Construction on the 10-acre site is now expected to start this summer and completion is slated for spring 2019. The pedestrian-oriented, open-concept shopping centre will include 10 buildings housing a national grocery store chain, said to already be leased, pharmacy, retail stores, medical services, restaurants and other retail and service outlets.
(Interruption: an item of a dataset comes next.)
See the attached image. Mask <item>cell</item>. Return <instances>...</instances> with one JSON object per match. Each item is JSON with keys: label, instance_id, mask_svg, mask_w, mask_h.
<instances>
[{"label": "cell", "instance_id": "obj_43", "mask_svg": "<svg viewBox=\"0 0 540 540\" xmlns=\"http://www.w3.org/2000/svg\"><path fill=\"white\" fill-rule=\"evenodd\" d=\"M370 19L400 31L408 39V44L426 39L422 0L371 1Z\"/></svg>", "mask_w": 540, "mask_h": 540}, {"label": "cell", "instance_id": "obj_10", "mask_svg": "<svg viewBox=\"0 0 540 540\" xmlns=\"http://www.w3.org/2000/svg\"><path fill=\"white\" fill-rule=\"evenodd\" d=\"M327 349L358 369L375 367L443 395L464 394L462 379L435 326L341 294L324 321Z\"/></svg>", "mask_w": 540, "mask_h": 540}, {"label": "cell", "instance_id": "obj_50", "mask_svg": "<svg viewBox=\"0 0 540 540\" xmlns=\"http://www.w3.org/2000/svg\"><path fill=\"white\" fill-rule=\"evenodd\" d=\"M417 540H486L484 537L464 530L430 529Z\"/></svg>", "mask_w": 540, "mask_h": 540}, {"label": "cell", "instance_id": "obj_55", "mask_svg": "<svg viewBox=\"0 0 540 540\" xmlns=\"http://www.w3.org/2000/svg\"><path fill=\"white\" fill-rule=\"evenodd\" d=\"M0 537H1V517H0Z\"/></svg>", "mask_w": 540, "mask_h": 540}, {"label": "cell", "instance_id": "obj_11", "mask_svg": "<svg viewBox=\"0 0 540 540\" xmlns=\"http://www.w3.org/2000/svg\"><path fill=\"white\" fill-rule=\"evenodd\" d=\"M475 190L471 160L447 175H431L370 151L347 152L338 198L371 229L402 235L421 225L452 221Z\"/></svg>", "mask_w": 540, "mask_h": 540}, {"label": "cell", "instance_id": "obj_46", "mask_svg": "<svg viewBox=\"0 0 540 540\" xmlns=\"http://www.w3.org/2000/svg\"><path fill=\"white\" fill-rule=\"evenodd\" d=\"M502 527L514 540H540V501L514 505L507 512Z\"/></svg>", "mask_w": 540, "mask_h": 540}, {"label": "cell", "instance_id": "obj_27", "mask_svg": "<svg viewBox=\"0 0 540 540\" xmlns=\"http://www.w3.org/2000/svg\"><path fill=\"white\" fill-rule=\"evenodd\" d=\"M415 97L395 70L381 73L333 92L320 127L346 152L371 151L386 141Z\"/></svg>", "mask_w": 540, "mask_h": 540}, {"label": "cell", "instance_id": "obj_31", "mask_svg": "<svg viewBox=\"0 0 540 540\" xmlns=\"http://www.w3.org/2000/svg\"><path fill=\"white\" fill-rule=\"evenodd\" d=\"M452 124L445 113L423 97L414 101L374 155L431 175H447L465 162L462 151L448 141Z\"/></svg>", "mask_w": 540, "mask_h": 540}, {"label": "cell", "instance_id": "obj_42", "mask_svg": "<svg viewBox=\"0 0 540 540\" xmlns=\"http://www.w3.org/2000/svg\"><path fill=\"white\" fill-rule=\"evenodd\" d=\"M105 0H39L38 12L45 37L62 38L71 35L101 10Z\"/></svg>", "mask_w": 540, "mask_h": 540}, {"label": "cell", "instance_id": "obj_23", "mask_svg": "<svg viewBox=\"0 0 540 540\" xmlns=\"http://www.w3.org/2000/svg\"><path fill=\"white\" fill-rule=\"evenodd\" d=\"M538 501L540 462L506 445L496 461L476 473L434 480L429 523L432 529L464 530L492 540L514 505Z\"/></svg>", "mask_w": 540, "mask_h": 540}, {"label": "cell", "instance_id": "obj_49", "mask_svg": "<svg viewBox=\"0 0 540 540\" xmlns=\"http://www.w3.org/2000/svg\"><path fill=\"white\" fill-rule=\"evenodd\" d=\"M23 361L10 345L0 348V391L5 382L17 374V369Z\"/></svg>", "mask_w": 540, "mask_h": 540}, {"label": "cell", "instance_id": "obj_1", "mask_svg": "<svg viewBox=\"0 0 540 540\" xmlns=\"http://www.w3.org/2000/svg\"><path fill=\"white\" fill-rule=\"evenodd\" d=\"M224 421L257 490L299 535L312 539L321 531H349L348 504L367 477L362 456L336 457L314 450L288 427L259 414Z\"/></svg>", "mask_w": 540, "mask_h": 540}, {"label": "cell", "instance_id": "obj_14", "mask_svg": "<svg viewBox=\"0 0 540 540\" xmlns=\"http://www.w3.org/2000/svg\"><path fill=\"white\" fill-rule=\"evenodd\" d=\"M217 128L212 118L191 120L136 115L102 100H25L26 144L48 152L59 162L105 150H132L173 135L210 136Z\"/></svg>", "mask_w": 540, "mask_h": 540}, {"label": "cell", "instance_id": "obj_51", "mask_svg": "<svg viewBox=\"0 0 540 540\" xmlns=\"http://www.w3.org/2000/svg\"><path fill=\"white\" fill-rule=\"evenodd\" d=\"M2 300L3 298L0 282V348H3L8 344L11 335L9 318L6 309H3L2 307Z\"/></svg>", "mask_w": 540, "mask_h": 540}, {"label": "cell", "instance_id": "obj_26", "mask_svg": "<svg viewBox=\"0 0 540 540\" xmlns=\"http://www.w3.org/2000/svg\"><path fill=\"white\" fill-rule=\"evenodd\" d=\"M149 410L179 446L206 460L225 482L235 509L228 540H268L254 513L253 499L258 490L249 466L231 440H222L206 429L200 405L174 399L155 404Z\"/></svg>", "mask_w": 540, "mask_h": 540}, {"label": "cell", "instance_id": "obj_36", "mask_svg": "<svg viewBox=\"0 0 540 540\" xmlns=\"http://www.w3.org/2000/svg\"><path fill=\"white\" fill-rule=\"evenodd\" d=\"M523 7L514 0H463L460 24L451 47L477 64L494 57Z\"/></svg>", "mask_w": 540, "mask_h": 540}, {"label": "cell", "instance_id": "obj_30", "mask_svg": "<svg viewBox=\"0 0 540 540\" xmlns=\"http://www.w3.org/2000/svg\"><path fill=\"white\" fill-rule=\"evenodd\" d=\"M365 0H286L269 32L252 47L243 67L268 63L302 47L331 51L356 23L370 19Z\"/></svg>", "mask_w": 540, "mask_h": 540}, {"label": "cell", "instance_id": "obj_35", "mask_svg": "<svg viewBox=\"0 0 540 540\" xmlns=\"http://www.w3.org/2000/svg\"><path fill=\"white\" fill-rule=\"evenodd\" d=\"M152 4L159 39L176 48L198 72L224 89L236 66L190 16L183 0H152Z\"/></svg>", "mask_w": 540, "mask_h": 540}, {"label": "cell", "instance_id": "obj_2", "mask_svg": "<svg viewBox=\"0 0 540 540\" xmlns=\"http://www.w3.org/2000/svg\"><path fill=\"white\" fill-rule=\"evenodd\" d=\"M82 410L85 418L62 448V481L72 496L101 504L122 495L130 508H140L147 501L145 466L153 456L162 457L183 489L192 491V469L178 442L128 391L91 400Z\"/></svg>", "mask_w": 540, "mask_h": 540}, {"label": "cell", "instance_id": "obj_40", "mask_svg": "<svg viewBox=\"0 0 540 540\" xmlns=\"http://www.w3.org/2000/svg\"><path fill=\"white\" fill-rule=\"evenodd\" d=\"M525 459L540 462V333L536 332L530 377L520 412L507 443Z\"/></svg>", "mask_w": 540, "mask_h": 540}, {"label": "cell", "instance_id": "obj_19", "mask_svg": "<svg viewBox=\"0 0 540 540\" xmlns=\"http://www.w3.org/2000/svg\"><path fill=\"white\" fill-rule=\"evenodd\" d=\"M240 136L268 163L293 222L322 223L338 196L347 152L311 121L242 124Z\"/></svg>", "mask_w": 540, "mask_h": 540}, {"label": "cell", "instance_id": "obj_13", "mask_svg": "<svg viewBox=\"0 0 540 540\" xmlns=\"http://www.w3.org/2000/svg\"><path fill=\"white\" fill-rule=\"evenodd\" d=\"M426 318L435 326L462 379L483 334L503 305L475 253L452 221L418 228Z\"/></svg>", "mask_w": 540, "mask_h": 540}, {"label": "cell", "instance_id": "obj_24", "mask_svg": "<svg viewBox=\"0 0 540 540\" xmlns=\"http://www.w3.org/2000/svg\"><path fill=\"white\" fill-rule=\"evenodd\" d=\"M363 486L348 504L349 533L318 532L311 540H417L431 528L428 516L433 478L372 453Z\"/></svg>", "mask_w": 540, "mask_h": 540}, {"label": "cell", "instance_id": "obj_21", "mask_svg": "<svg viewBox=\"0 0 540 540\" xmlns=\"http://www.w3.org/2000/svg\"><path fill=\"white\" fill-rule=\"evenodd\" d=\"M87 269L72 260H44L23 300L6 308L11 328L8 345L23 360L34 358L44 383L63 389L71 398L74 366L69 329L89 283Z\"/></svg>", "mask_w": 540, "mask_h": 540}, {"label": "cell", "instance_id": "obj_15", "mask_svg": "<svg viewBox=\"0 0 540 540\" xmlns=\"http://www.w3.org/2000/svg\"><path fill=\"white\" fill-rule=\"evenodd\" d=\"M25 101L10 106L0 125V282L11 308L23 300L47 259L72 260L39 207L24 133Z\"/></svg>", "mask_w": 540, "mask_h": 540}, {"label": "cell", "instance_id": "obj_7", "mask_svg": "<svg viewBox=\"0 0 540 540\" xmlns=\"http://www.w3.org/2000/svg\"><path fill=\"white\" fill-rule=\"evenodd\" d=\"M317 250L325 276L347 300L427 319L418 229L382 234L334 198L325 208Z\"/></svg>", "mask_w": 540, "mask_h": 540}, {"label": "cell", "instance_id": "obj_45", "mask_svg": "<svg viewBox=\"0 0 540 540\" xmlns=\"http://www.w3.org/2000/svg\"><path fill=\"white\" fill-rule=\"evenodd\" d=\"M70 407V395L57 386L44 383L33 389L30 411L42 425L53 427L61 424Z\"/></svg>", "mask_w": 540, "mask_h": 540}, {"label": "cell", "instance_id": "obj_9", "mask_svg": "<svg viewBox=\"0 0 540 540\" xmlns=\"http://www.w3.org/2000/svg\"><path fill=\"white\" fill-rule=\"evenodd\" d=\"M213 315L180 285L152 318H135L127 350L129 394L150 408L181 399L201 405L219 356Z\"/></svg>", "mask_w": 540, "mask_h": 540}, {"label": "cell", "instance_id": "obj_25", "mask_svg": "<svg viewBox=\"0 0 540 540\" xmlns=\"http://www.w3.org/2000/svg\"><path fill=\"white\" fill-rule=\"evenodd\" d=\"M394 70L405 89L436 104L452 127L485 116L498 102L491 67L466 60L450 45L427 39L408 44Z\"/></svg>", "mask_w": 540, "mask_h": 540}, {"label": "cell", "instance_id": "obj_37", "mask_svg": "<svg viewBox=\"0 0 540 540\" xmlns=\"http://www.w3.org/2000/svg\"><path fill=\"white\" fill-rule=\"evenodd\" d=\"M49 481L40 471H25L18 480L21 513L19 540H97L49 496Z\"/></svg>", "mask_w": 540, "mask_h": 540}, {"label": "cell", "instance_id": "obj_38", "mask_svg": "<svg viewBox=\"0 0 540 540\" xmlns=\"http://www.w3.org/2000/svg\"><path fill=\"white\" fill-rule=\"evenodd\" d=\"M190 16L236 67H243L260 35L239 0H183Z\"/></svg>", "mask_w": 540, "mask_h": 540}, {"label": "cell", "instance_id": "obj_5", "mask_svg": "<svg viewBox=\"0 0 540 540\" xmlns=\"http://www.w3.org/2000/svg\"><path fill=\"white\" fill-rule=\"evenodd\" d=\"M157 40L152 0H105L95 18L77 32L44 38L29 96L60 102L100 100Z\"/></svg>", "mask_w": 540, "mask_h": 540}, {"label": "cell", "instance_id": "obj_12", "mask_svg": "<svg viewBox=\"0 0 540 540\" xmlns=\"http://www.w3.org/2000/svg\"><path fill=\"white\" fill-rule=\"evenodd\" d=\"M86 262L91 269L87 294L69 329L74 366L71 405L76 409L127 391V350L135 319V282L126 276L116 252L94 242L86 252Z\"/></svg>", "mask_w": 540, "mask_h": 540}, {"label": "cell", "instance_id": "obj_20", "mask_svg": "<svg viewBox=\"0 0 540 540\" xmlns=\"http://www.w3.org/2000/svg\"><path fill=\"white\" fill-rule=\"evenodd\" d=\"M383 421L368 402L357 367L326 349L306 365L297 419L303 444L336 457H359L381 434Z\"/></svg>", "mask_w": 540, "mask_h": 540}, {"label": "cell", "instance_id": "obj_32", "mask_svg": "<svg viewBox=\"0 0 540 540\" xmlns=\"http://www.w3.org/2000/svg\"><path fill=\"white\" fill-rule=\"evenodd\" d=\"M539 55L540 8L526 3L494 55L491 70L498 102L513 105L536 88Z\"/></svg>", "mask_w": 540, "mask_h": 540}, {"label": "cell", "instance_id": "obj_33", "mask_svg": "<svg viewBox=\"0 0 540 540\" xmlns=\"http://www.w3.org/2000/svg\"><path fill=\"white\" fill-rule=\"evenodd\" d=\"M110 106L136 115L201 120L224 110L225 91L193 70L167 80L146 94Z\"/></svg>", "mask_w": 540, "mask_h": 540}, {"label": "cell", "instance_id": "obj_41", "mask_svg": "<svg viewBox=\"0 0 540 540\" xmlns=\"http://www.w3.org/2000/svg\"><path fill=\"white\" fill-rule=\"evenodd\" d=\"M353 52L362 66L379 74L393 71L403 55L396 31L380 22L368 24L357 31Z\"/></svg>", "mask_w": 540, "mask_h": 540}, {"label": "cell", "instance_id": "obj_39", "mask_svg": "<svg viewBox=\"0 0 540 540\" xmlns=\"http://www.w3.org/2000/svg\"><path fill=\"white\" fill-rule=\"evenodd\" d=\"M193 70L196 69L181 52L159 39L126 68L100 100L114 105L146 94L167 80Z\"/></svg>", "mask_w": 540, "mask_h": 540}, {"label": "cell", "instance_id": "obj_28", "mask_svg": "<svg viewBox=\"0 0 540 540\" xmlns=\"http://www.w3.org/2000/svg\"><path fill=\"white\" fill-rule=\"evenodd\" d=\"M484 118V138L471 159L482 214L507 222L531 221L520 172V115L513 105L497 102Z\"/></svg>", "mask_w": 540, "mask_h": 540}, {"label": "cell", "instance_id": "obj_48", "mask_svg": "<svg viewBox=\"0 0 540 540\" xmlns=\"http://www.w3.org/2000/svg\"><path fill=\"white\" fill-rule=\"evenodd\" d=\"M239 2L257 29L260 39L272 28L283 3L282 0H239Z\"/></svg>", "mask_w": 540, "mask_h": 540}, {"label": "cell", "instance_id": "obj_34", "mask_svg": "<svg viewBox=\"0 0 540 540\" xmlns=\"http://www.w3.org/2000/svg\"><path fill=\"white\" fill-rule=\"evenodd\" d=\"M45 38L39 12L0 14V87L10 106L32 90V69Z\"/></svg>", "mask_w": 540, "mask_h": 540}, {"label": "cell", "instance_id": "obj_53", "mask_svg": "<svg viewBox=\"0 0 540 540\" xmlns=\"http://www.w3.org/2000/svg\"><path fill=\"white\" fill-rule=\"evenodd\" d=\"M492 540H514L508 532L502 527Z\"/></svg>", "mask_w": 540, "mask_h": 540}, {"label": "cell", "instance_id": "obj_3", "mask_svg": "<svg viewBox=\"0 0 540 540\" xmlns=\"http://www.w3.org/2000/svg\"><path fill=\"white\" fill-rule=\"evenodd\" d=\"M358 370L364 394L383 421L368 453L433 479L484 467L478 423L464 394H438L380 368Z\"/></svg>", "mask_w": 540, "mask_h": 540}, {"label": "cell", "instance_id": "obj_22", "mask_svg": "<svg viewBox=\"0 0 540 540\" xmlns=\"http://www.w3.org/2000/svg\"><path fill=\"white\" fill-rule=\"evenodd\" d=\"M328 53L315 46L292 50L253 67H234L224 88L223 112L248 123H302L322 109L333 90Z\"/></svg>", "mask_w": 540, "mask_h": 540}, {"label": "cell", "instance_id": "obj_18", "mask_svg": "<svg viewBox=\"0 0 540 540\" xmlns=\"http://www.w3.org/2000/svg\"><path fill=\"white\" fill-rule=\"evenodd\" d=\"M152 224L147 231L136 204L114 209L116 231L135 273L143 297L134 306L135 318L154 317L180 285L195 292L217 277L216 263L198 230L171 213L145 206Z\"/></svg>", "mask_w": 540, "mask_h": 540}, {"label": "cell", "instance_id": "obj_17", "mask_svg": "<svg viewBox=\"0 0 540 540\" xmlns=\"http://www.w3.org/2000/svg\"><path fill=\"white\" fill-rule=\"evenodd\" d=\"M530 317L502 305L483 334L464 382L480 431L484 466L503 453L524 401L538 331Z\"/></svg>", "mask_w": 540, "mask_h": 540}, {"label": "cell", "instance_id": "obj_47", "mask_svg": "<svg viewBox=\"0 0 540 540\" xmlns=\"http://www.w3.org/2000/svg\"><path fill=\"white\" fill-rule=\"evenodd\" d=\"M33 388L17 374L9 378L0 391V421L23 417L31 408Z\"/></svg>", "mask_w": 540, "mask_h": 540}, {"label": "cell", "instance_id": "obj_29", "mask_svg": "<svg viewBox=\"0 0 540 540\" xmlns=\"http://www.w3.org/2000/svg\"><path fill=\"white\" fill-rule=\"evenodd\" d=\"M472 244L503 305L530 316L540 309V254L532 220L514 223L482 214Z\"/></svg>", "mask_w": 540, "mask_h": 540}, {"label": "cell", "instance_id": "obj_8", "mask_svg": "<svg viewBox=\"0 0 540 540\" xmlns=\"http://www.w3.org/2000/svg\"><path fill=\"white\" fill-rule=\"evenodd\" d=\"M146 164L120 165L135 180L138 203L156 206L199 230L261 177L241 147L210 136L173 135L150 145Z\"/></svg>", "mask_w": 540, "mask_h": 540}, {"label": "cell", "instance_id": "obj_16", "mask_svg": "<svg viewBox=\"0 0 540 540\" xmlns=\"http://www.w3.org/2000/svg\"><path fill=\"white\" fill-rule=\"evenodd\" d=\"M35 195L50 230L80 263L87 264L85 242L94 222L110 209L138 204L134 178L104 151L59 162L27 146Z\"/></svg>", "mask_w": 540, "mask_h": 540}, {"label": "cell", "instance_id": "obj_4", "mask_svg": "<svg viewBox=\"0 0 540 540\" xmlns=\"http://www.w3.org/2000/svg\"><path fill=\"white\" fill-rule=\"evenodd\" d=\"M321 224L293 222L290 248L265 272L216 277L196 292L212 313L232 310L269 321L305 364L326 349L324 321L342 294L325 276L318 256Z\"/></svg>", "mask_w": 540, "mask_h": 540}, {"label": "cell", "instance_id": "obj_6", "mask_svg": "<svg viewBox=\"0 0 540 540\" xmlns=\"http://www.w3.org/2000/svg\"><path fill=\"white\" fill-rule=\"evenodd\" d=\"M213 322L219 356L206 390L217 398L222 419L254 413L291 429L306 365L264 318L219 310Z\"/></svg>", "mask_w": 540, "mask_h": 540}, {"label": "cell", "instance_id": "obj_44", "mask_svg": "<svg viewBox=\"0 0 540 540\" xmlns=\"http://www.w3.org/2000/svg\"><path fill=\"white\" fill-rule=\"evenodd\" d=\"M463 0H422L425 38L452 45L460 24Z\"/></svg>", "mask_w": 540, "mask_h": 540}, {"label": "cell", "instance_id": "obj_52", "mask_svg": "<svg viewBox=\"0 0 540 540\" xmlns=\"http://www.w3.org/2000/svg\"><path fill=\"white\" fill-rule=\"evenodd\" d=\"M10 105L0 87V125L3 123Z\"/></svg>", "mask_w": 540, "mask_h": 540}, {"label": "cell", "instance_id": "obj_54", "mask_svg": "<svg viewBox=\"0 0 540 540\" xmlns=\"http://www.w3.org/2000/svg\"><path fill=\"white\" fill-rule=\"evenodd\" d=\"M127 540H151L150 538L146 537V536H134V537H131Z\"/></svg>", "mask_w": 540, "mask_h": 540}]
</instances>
Meanwhile, Merchant House Capital is planning a mixed-use makeover of the offices of the Victoria Times Colonist newspaper in Victoria, which it purchased last year. Renovation of the building is expected to start late this year, and the residential component could start in 2021.  The renovation will include street-level retail and 120,000 square feet of office space, according to early concepts. 

Victoria’s retail market is expanding, fuelled by increased tourism and a growing tech sector that is drawing a lot of young consumers into the city, the outlook conference was told. The giant Mayfair mall is undergoing a renovation as shopping centre vacancy rates have dipped to 4.3 per cent. 

The downtown retail vacancy rate is now 3.8 per cent due to the increase in people living in the core, noted Colliers retail specialist and senior associate Matt Fraleigh.

“The retail sector is on fire,” he said.

About 400,000 square feet of new Class A space is underway in downtown Victoria, said Colliers vice-president Tristan Spark, who noted the downtown office vacancy rate is now around 7.1 per cent. “With more inventory to be delivered, the downtown office vacancy rate will continue to rise,” Spark cautioned.

The multi-family market continues white-hot in a city with a vacancy rate of 0.7 per cent. In 2017, sales volume for rental apartment buildings was $146 million, up from $127 million a year earlier. 

The average per-door price for mostly older apartment buildings is $215,100, yet the average capitalization rate is just over 4 per cent, up slightly from a year ago.

A number of new rental units – about 2,000 – are under construction and another 4,000 units are in the pipeline, which could raise the vacancy rate modestly over the next three years, Colliers noted.

Industrial 

One sector often overlooked in Victoria is the industrial real estate market, said Ty Whittaker, senior vice-president of Colliers Victoria. But, he said, it is one of the strongest sectors in the capital region.

“The continued expansion of technology, shipyards and container companies can be seen by the positive leasing activity,” Whittaker said. 

With industrial absorption hitting a five-year high of 281,000 square feet in 2017, “we are in an unbalanced market with demand strongly outweighing supply,” Whittaker said. 

Greater Victoria has about 10 million square feet of industrial space and the overall industrial vacancy rate is now 2.8 per cent, but it falls below 1 per cent in the city, he said.

Industrial lease rates are pushing above $12 per square foot and flirting with a record-high $16 per square foot at some new sites, Whittaker added.

Total industrial transactions reached $17 million in 2017, with a recent one-acre industrial parcel selling for $1.5 million. Industrial strata space is selling in the $189 per square foot range.

A notable sales transaction was in the Sean Heights Business Park in Saanich, where 19,660 square feet recently sold for $3.7 million. About 30,000 square feet of space is being added at that park, which will be needed as the Saanich market is seeing a tight industrial vacancy and the highest absorption in the region. 

Whittaker pointed to the Westshore, where Victoria Shipyards is expanding, as perhaps the top industrial area for 2018.  But, as with most sectors, values for Greater Victoria’s scarce industrial-ready land are quickly rising, he said.